Il consigliere per il commercio della Casa Bianca, Peter Navarro, ha dichiarato che le attese sulle nuove occupazioni andrebbero riviste significativamente al ribasso, mentre il consigliere economico della Casa Bianca Kevin Hassett ha invitato i mercati a non farsi prendere dal panico in caso di dati di occupazione più deboli del previsto.

Queste dichiarazioni sembrano aver influito anche sul mercato obbligazionario: il rendimento del Treasury a 10 anni è sceso di circa 5 punti base attestandosi intorno al 4,14%.

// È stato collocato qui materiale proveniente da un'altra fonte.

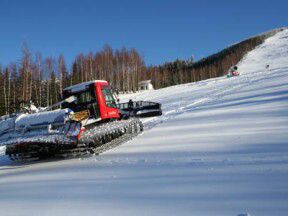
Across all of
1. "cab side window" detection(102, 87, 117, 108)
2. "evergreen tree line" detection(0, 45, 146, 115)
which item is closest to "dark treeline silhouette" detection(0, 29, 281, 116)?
"evergreen tree line" detection(0, 45, 146, 115)

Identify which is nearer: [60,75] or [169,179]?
[169,179]

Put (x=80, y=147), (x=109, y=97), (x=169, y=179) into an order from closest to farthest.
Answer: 1. (x=169, y=179)
2. (x=80, y=147)
3. (x=109, y=97)

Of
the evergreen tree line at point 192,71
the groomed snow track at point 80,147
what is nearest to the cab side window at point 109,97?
the groomed snow track at point 80,147

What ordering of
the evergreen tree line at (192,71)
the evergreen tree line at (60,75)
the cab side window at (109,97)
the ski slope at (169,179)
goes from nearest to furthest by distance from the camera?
the ski slope at (169,179)
the cab side window at (109,97)
the evergreen tree line at (60,75)
the evergreen tree line at (192,71)

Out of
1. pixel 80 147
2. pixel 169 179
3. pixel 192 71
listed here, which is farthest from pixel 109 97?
pixel 192 71

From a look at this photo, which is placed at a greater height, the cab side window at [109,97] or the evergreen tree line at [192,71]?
the evergreen tree line at [192,71]

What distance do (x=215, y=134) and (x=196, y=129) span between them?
1.48 metres

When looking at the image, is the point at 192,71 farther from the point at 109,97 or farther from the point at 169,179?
the point at 169,179

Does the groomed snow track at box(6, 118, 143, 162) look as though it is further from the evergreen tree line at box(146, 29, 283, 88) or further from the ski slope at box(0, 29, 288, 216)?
the evergreen tree line at box(146, 29, 283, 88)

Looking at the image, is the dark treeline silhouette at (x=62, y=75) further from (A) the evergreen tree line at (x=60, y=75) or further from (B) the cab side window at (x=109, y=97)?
(B) the cab side window at (x=109, y=97)

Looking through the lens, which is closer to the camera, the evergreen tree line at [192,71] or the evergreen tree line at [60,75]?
the evergreen tree line at [60,75]

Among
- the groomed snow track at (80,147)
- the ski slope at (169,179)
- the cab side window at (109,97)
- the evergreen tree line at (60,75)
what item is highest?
the evergreen tree line at (60,75)

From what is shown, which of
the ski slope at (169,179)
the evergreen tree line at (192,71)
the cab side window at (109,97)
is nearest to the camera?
the ski slope at (169,179)

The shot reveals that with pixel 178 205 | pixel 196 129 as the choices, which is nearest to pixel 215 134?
pixel 196 129
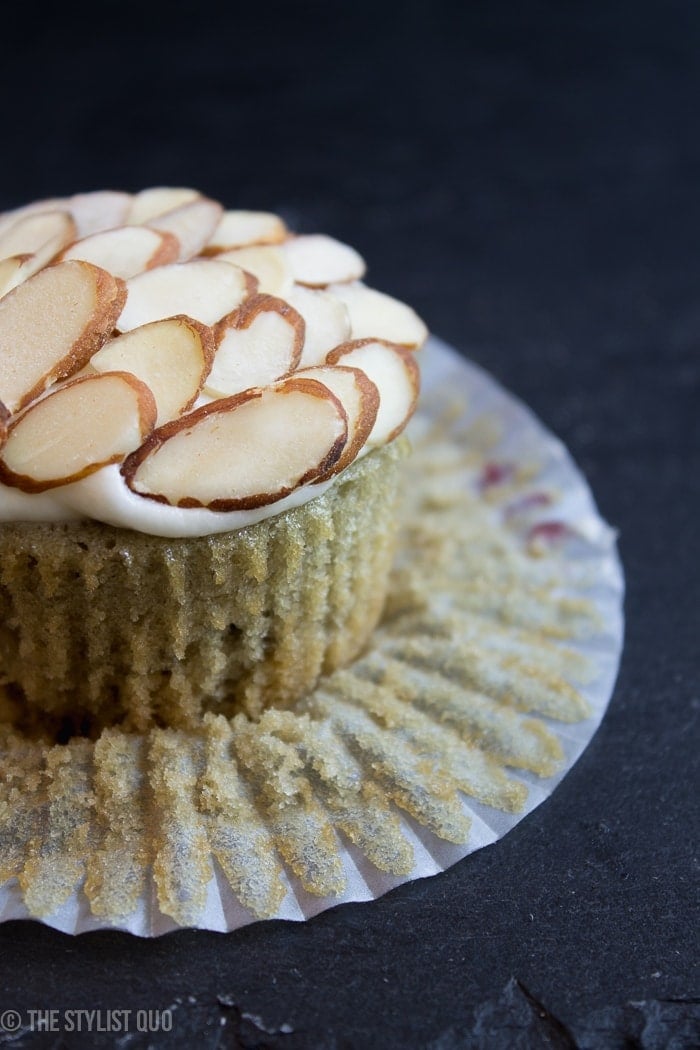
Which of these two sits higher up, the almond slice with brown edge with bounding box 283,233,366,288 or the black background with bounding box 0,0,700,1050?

In genere tassi più bassi e una politica monetaria più accomodante da parte della Federal Reserve tendono a essere favorevoli per asset rischiosi come Bitcoin, poiché riducono il costo opportunità del detenere attività non fruttifere e aumentano la propensione al rischio. Tuttavia, nel ciclo attuale il rapporto non è risultato lineare: Bitcoin ha subito forti cali nonostante il ribasso complessivo dei tassi aggregando un taglio complessivo di circa 75 punti base nelle ultime mensilità, fenomeno che sottolinea l’importanza dei flussi derivati, della leva finanziaria e dei volumi spot nel determinare la dinamica dei prezzi.

Per operatori e osservatori resta centrale il monitoraggio dei livelli tecnici e dei volumi: se il mercato continuerà a essere guidato da derivati a leva, la sensibilità a movimenti repentino del sentiment rimarrà elevata, con possibili implicazioni sia per gli investitori retail sia per quelli istituzionali.